Hun dagelijks voedingspatroon bestond voornamelijk uit groenten, fruit en vooral veel linzen en andere peulvruchten. Vlees, zuivel, suiker en sterk geraffineerde koolhydraten deden hun intrede in combinatie met toenemend sedentair gedrag met als gevolg een wereldwijde massale stijging van overgewicht, obesitas, cardiovasculaire aandoeningen en diabetes type 2.
Duitsers behoorden in de periode vóór hun massale vleesconsumptie tot één van de meest slanke en gezonde populaties in Europa.
De Aziatische landen hebben weinig geleerd van de westerse gezondheidsproblemen, en dus de wetenschap, waardoor inmiddels het overgrote deel van de Aziatische bevolking dezelfde chronische leefstijlgerelateerde aandoeningen heeft ontwikkel.
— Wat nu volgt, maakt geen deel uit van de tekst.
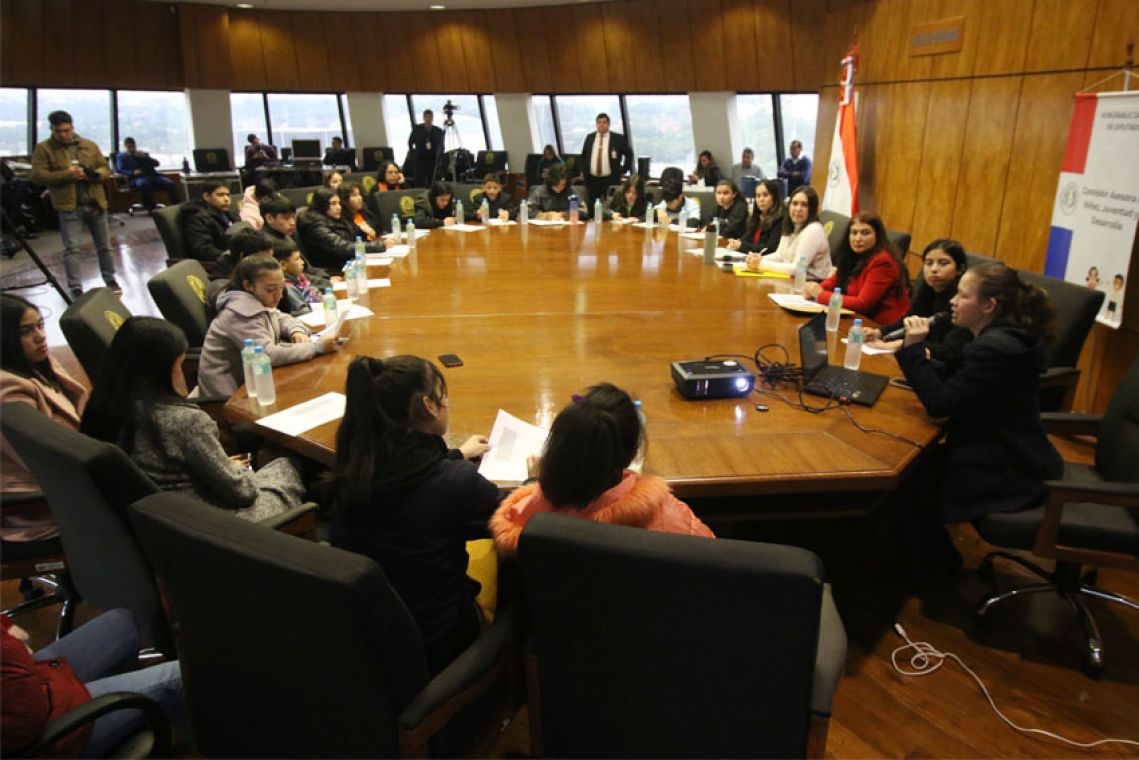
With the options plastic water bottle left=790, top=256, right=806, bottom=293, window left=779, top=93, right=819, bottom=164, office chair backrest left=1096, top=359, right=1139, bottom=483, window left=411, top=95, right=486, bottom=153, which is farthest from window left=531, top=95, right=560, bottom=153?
office chair backrest left=1096, top=359, right=1139, bottom=483

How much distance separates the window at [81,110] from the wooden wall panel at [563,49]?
6.68 m

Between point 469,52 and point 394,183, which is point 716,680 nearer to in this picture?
point 394,183

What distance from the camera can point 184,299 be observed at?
125 inches

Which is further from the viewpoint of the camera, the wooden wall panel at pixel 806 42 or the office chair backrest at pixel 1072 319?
the wooden wall panel at pixel 806 42

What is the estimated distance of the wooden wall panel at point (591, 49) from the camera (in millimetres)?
10297

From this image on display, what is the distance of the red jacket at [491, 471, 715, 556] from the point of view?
1.38 metres

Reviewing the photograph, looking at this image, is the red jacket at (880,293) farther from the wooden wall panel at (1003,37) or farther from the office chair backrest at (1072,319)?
the wooden wall panel at (1003,37)

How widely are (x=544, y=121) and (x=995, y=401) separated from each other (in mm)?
11158

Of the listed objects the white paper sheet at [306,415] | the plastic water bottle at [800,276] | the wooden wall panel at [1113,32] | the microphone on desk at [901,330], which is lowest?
the white paper sheet at [306,415]

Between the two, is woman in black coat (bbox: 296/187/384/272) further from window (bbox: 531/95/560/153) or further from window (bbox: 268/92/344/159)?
window (bbox: 268/92/344/159)

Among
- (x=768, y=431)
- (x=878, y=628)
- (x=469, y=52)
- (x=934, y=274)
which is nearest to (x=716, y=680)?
(x=768, y=431)

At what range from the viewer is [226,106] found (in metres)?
11.0

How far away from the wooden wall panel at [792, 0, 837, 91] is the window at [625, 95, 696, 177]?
2081 millimetres

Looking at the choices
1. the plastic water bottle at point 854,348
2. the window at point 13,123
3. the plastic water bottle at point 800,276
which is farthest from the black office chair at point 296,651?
the window at point 13,123
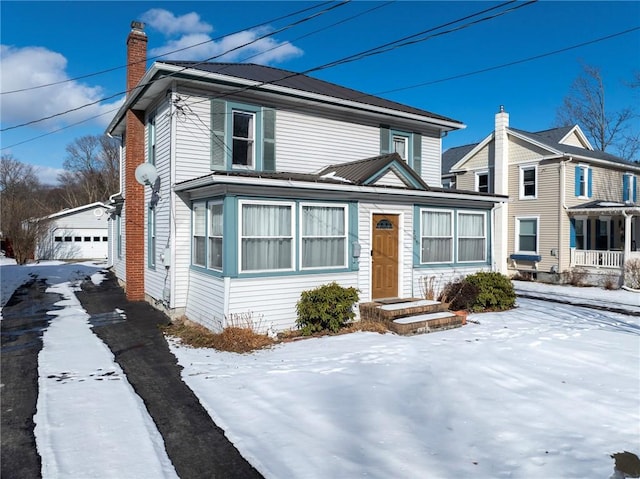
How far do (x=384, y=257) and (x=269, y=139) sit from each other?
14.1 feet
7 van de 10 mensen die de komende jaren aan chronische ziekten overlijden, komen uit Azië of het gebied van de Stille Zuidzee. In Aziatische landen, als Pakistan en India, sterft de helft van de mensen aan een chronische ziekte.
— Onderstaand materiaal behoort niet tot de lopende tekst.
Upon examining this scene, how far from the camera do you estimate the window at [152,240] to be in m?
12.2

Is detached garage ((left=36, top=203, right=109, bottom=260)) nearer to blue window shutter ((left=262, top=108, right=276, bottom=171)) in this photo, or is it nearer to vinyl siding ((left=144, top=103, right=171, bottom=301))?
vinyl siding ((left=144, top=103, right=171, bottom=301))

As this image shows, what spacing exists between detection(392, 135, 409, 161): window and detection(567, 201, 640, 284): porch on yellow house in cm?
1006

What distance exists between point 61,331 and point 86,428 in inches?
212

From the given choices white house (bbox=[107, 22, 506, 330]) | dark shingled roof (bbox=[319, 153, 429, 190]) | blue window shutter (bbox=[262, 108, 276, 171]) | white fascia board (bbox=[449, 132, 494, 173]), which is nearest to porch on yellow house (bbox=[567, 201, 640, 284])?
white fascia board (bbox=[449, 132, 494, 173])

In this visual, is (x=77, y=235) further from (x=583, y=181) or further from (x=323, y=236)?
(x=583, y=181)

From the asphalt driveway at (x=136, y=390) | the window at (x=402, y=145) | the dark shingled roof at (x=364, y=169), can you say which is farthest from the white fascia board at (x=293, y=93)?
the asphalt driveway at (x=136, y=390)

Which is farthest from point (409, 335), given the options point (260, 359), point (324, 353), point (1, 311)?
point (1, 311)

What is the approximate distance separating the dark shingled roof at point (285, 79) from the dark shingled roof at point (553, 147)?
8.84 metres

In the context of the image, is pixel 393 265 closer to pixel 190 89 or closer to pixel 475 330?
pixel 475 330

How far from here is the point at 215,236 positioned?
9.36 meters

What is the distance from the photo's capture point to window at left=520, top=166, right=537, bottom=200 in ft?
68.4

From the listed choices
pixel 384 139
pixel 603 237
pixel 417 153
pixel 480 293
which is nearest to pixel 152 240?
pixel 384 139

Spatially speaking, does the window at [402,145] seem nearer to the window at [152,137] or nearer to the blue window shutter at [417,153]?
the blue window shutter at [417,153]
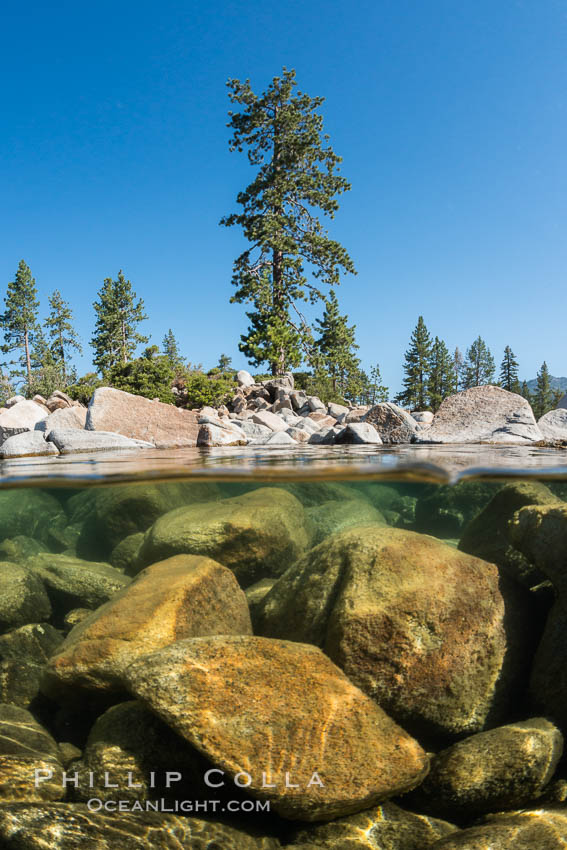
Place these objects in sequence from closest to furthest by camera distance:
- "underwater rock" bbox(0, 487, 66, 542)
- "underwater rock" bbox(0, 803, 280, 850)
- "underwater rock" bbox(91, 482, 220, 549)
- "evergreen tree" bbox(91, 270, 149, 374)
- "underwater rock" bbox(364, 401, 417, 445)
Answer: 1. "underwater rock" bbox(0, 803, 280, 850)
2. "underwater rock" bbox(91, 482, 220, 549)
3. "underwater rock" bbox(0, 487, 66, 542)
4. "underwater rock" bbox(364, 401, 417, 445)
5. "evergreen tree" bbox(91, 270, 149, 374)

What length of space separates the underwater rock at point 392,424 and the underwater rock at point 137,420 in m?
5.39

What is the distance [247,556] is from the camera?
19.4 feet

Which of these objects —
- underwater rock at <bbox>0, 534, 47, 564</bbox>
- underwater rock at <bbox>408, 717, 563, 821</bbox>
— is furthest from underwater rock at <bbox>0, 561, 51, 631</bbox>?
underwater rock at <bbox>408, 717, 563, 821</bbox>

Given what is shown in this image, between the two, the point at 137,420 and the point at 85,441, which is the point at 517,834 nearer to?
the point at 85,441

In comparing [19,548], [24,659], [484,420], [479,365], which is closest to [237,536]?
[24,659]

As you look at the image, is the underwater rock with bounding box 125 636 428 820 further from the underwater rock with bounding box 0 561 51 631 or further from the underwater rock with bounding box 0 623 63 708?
the underwater rock with bounding box 0 561 51 631

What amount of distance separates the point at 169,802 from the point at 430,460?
19.6 feet

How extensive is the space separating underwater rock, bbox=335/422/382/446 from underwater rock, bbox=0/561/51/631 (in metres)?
8.61

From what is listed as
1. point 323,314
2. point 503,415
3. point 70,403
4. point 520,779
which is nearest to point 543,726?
point 520,779

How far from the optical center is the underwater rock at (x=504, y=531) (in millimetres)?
4926

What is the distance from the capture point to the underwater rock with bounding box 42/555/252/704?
3.94 m

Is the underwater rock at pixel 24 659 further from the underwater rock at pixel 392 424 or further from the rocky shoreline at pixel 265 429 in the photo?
the underwater rock at pixel 392 424

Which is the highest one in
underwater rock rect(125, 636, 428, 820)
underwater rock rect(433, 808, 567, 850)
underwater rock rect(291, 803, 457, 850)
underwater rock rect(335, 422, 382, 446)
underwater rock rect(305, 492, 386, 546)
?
underwater rock rect(335, 422, 382, 446)

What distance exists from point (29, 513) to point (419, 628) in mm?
6757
Maar China, Indonesië en Iran staan met stip bovenaan: daar loopt dat cijfer zelfs op tot 70% van het totale dodental. In China blijken de voornaamste oorzaken: de gestegen vleesconsumptie, teveel roken en te weinig beweging. Chinezen consumeren een kwart van het vlees in de wereld (!), hoofdzakelijk varkensvlees.
Dat de mensheid de afgelopen jaren roofbouw heeft gepleegd op de eigen volksgezondheid en de aarde is vooral gekomen door niet naar de wetenschap te luisteren.
We leven in tijdperk dat wetenschappelijke bias steeds beter wordt blootgelegd, en hierdoor de commerciële wetenschap steeds meer een achterhoedegevecht aan het voeren is.
Er is namelijk geen studie in de wereld die de gezondheidsvoordelen van het consumeren van vlees (en zuivel) aantoont. De zuivelindustrie en de vleesindustrie hebben meerdere malen getracht bij de EFSA (European Food Safety Authority | Trusted science for safe food) om een gezondheidsclaim te krijgen voor hun producten. Alle 37 officiële verzoeken van de zuivelindustrie voor gezondheidsclaim zijn afgewezen, en voor de vleesindustrie idem dito.
Er is geen studie in de wereld die de gezondheidsvoordelen van het consumeren van vlees (en zuivel) aantoont.
Daarentegen zijn de goed uitgevoerde studies die de enorme voordelen aantonen voor onze gezondheid van een plantaardig eetpatroon er inmiddels in overvloed.
De langst levende, en geobserveerde populaties in de wereld hebben allemaal één ding gemeen: een eetpatroon dat voornamelijk gebaseerd is op fruit, groenten, bonen, peulvruchten, linzen, volle granen, zoete aardappel en zaden.
Dus niet koolhydraatarm zoals nu de mode is, maar juist koolhydraatrijk (let wel: rijk aan complexe, dus gezonde koolhydraten), vezelrijk, vetarm en weinig/nauwelijks dierlijke eiwitten.